Overall, the currency market saw some pretty wild swings after the Federal Open Market Committee decided to keep the overnight lending rate at the historical low of 0-0.25 percent. The news was announced in the late U.S. session. Earlier in the session the Commerce Department released a report stating that the trade deficit for the United States reached 27 billion, an increase of 4 percent.

The euro (Eur/Usd) has taken another run at the 20 day moving average of 1.4214 after the Fed announced that interest rates will remain on hold. This level is also near where the R2 resistance pivot point is located, adding a double barrier to further movement during the session. The pair has managed to gain 63 pips from the open or 0.45 percent.

The pound (Gbp/Usd) has been all over the chart but has not managed to produce much of a gain. The pair started the session by weakening and falling below the low of the previous two days and the 50 day moving average only to rebound and break above the high of the previous day to get within 10 pips of its 20 day moving average. After the interest rate decision was released, the pound tested the 50 day moving average again, unable to hold below as it shot back up and found resistance at the R1 pivot point.

The aussie (Aud/Usd) has managed to strengthen by 52 pips or 0.63 percent on the day. Early in the session the pair broke below the 20 day moving average. A short time later the pair reversed course and managed to trade 80 pips above that area just before the FOMC statement. After a wild ride the pair is back to pre-FOMC levels finding minor support in the .8330 area.

The cad (Usd/Cad) has decided to take a break from the impressive run it has been on since August 4th. The pair broke down to the 50% Fibonacci retracement at 1.0850, and is currently finding resistance at the 38.2 level near 1.0900 as well as near the pairs 20 day moving average located at 1.0888. The loonie shed 133 pips or 1.22 percent today.

The swissy (Usd/Chf) has declined for a second day today as the pair fell below the 50 day moving average which had previously held as support. The swissy got within 10 pips of the 20 day moving average before the FOMC statement. The pair will close the day out with a 40 pip loss, or 0.42 percent.

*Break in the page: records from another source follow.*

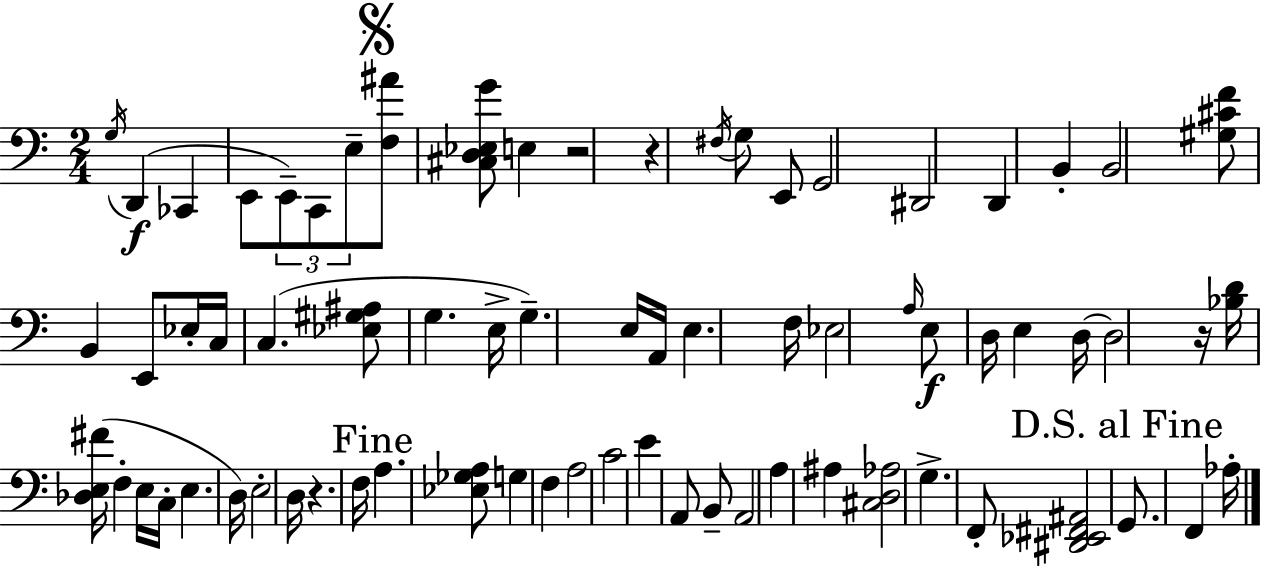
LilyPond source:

{
  \clef bass
  \numericTimeSignature
  \time 2/4
  \key c \major
  \acciaccatura { g16 }\f d,4( ces,4 | e,8 \tuplet 3/2 { e,8--) c,8 e8-- } | \mark \markup { \musicglyph "scripts.segno" } <f ais'>8 <cis d ees g'>8 e4 | r2 | \break r4 \acciaccatura { fis16 } g8 | e,8 g,2 | dis,2 | d,4 b,4-. | \break b,2 | <gis cis' f'>8 b,4 | e,8 ees16-. c16 c4.( | <ees gis ais>8 g4. | \break e16-> g4.--) | e16 a,16 e4. | f16 ees2 | \grace { a16 } e8\f d16 e4 | \break d16~~ d2 | r16 <bes d'>16 <des e fis'>16( f4-. | e16 c16-. e4. | d16) e2-. | \break d16 r4. | f16 \mark "Fine" a4. | <ees ges a>8 g4 f4 | a2 | \break c'2 | e'4 a,8 | b,8-- a,2 | a4 ais4 | \break <cis d aes>2 | g4.-> | f,8-. <dis, ees, fis, ais,>2 | \mark "D.S. al Fine" g,8. f,4 | \break aes16-. \bar "|."
}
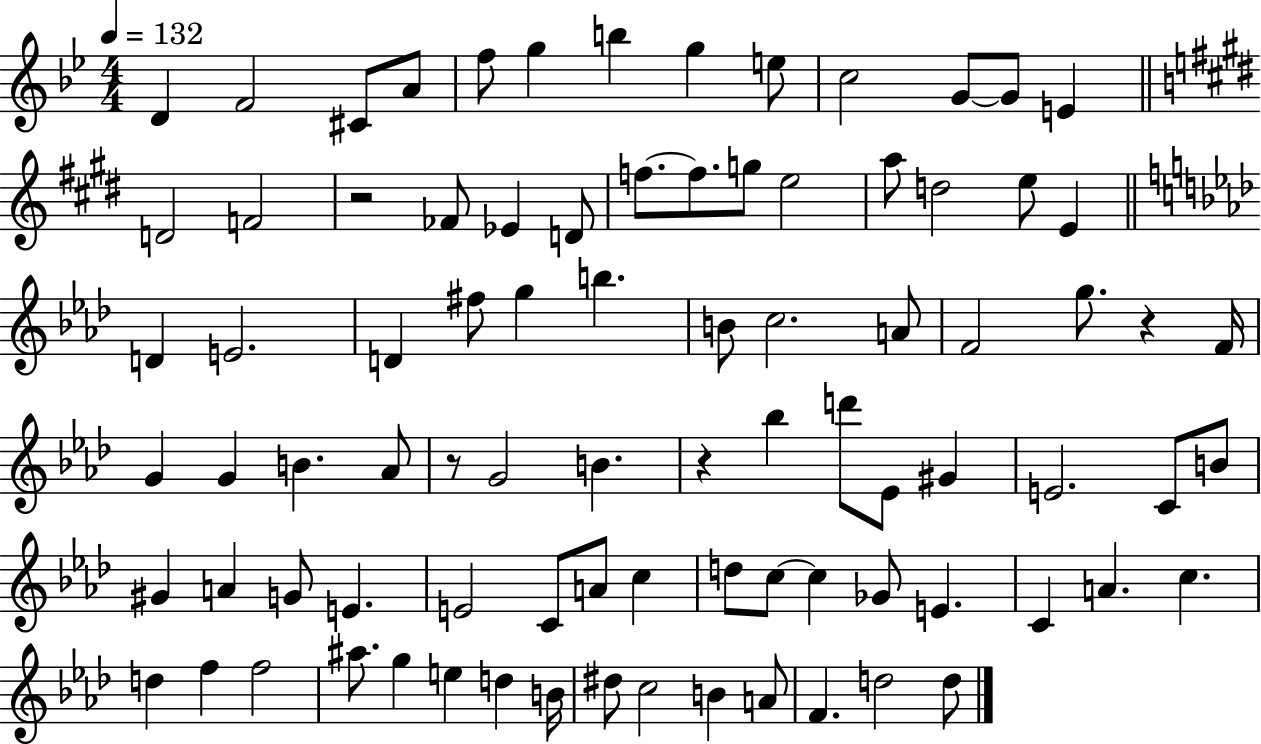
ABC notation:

X:1
T:Untitled
M:4/4
L:1/4
K:Bb
D F2 ^C/2 A/2 f/2 g b g e/2 c2 G/2 G/2 E D2 F2 z2 _F/2 _E D/2 f/2 f/2 g/2 e2 a/2 d2 e/2 E D E2 D ^f/2 g b B/2 c2 A/2 F2 g/2 z F/4 G G B _A/2 z/2 G2 B z _b d'/2 _E/2 ^G E2 C/2 B/2 ^G A G/2 E E2 C/2 A/2 c d/2 c/2 c _G/2 E C A c d f f2 ^a/2 g e d B/4 ^d/2 c2 B A/2 F d2 d/2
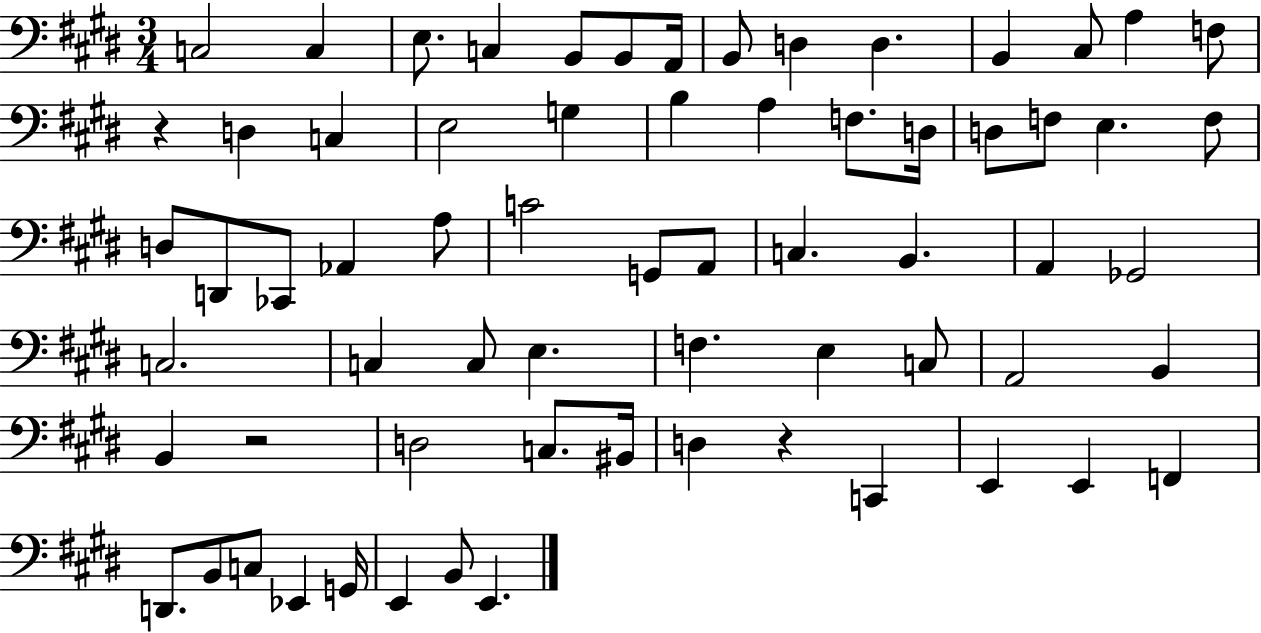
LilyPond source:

{
  \clef bass
  \numericTimeSignature
  \time 3/4
  \key e \major
  \repeat volta 2 { c2 c4 | e8. c4 b,8 b,8 a,16 | b,8 d4 d4. | b,4 cis8 a4 f8 | \break r4 d4 c4 | e2 g4 | b4 a4 f8. d16 | d8 f8 e4. f8 | \break d8 d,8 ces,8 aes,4 a8 | c'2 g,8 a,8 | c4. b,4. | a,4 ges,2 | \break c2. | c4 c8 e4. | f4. e4 c8 | a,2 b,4 | \break b,4 r2 | d2 c8. bis,16 | d4 r4 c,4 | e,4 e,4 f,4 | \break d,8. b,8 c8 ees,4 g,16 | e,4 b,8 e,4. | } \bar "|."
}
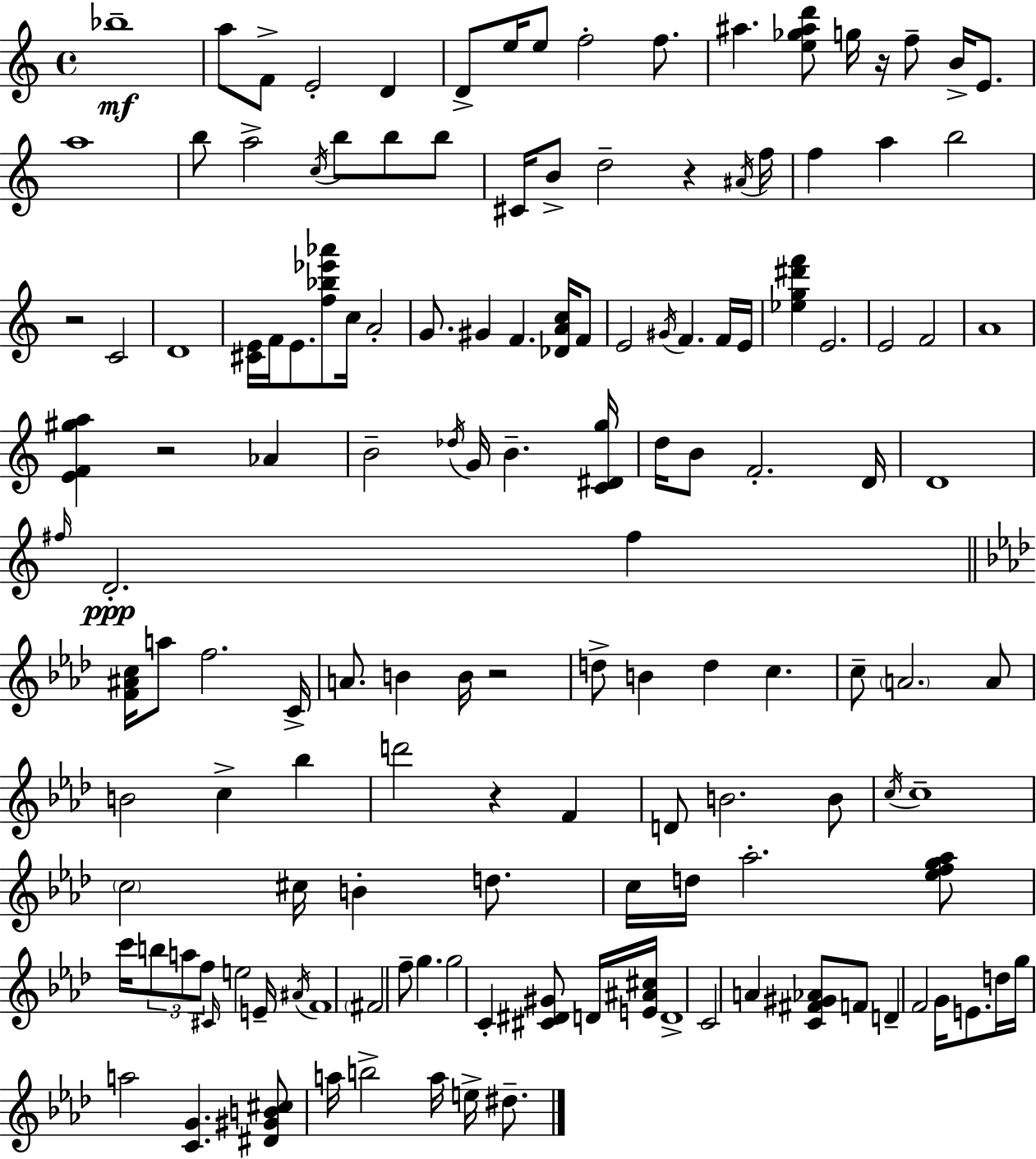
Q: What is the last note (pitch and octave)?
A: D#5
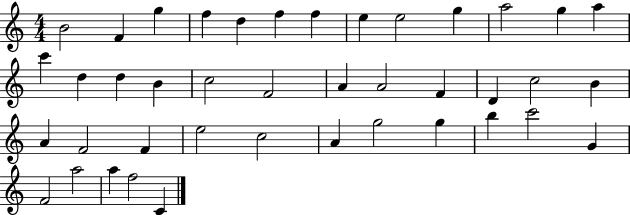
B4/h F4/q G5/q F5/q D5/q F5/q F5/q E5/q E5/h G5/q A5/h G5/q A5/q C6/q D5/q D5/q B4/q C5/h F4/h A4/q A4/h F4/q D4/q C5/h B4/q A4/q F4/h F4/q E5/h C5/h A4/q G5/h G5/q B5/q C6/h G4/q F4/h A5/h A5/q F5/h C4/q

The yen (Usd/Jpy) barely made a significant change on the day despite testing the major moving averages. Early in the session the pair broke below the 50 day moving average before going down further to test the 20 and 200 day moving averages which are both near the 95.10 level. This must be a protected area since price then flew up to test the 100 day moving average at 96.60. On the day the pair has posted an 8 pip gain, or 0.08 percent.